To do:
1/ In the zlib patch message, what should not be relayed to the underlying inflate/deflate when the request is split into multiple phases?
2/ Rewrite the zlib patch message from "[PATCH 7/6] zlib: allow" to "call underlying inflate()", replacing "internally" with "repeatedly".

Selected text:
[PATCH 7/6] zlib: allow feeding more than 4GB in one go

[Date Prev][Date Next][Thread Prev][Thread Next][Date Index][Thread Index]

 



Junio C Hamano <gitster@xxxxxxxxx> writes:

> The next step would be to tweak zlib_post_call(), git_inflate() and
> git_deflate() functions to internally loop and call underlying inflate()
> and deflate() when the incoming buffers are larger than 4GB, but that
> part is not done in this series (yet).

And this is such a patch.

I had a draft of this one ready when I sent the previous 6-patch series,
but it took embarrassingly long time for me to figure out what went wrong
in this patch before I realized that Z_FINISH should not be relayed to the
underlying inflate/deflate if we are splitting the request into multiple
phases.

Data excerpts:
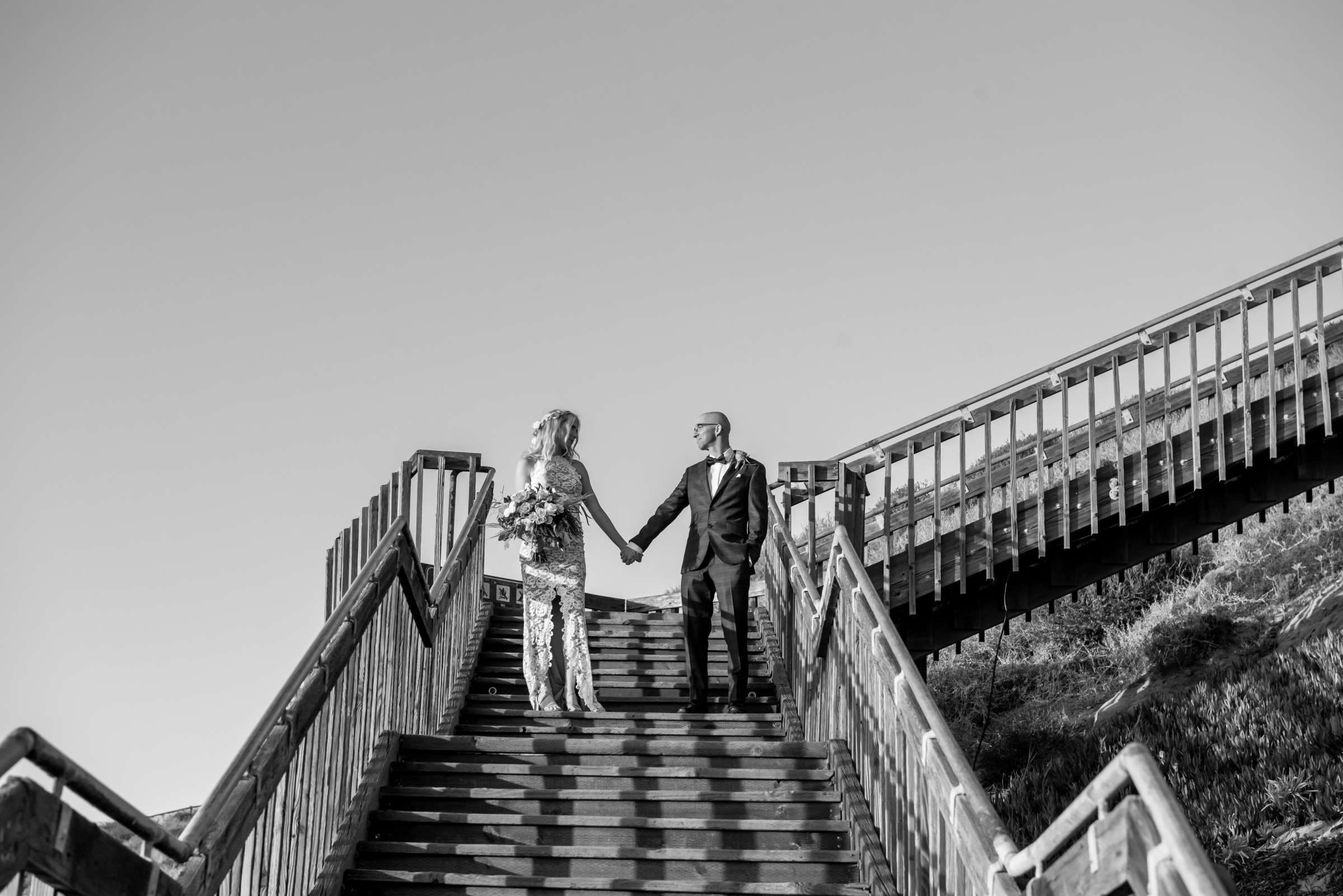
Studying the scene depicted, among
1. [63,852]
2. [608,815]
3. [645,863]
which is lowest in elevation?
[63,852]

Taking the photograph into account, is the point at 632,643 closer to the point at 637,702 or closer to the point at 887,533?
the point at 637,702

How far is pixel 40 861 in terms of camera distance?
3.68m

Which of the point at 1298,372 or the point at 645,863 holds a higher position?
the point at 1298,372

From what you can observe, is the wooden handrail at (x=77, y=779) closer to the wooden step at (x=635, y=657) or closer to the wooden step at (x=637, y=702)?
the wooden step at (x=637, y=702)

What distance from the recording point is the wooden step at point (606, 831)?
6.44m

...

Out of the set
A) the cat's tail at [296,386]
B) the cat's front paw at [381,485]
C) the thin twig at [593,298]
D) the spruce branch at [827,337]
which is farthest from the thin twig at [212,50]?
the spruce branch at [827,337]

Solved tasks:
1/ Z_FINISH

2/
[PATCH 7/6] zlib: allow feeding more than 4GB in one go

[Date Prev][Date Next][Thread Prev][Thread Next][Date Index][Thread Index]

 



Junio C Hamano <gitster@xxxxxxxxx> writes:

> The next step would be to tweak zlib_post_call(), git_inflate() and
> git_deflate() functions to repeatedly loop and call underlying inflate()